Researchers identify the types of genetic mutations associated with nephrotic syndrome
A study being conducted at the Federal University of São Paulo (UNIFESP), São Paulo State, Brazil, assembles efforts in clinical and basic research on childhood nephrotic syndrome, focusing on kidney transplant patients. The aim is to identify the genetic mutation profile associated with the disease and thereby facilitate early diagnosis, providing a foundation for more accurate medical decisions and enhancing family counseling.
Initial findings from the research, which is part of a Thematic Project supported by the Sao Paulo Research Foundation – FAPESP, have been published in the journal Transplantation. The study features in an editorial Commentary published in the same issue of the journal, highlighting unique clinical characteristics, such as the decision to analyze only children who reached end-stage renal disease from nephrotic syndrome and required a transplant.
Nephrotic syndrome is the second most frequent cause of chronic kidney disease in children. It is usually treated with corticosteroid drugs, but 15% of treated children do not respond to this type of drug. These cases may progress to chronic or end-stage kidney failure, requiring dialysis or transplantation.
"The percentage may not seem high, but the consequences can be devastating. In 40% of transplanted children there's a possibility of renal graft loss due to relapse. In renal retransplants, relapse is practically certain, making these patients dependent on dialysis to survive," said Luciana Feltran, a pediatric nephrologist at UNIFESP and first author of the article.
Steroid resistance is known to be genetic in origin in some cases, making the identification of mutations crucial to diagnosing and treating these patients appropriately.

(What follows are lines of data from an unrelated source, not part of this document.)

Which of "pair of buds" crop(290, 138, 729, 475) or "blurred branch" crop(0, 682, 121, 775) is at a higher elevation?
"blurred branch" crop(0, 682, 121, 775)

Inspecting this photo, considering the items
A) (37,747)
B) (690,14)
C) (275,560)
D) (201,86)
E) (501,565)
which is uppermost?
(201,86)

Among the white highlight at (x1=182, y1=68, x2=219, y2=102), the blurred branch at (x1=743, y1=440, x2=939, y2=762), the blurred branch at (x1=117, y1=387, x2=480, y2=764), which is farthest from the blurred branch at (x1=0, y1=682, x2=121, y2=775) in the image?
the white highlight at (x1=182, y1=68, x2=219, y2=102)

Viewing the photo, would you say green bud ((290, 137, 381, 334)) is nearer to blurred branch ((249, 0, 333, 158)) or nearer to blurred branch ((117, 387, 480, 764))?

Feltran and research groups at UNIFESP's Medical School (Escola Paulista de Medicina, EPM) led by Paulo Koch and João Bosco Pesquero, principal investigator for the Thematic Project supported by FAPESP, sequenced 24 genes associated with nephrotic syndrome using next-generation sequencing (NGS). Samples were taken from 95 patients who had received a kidney transplant before reaching 19 years of age. Congenital cases, in which symptoms appeared before the child was 3 months old, were excluded.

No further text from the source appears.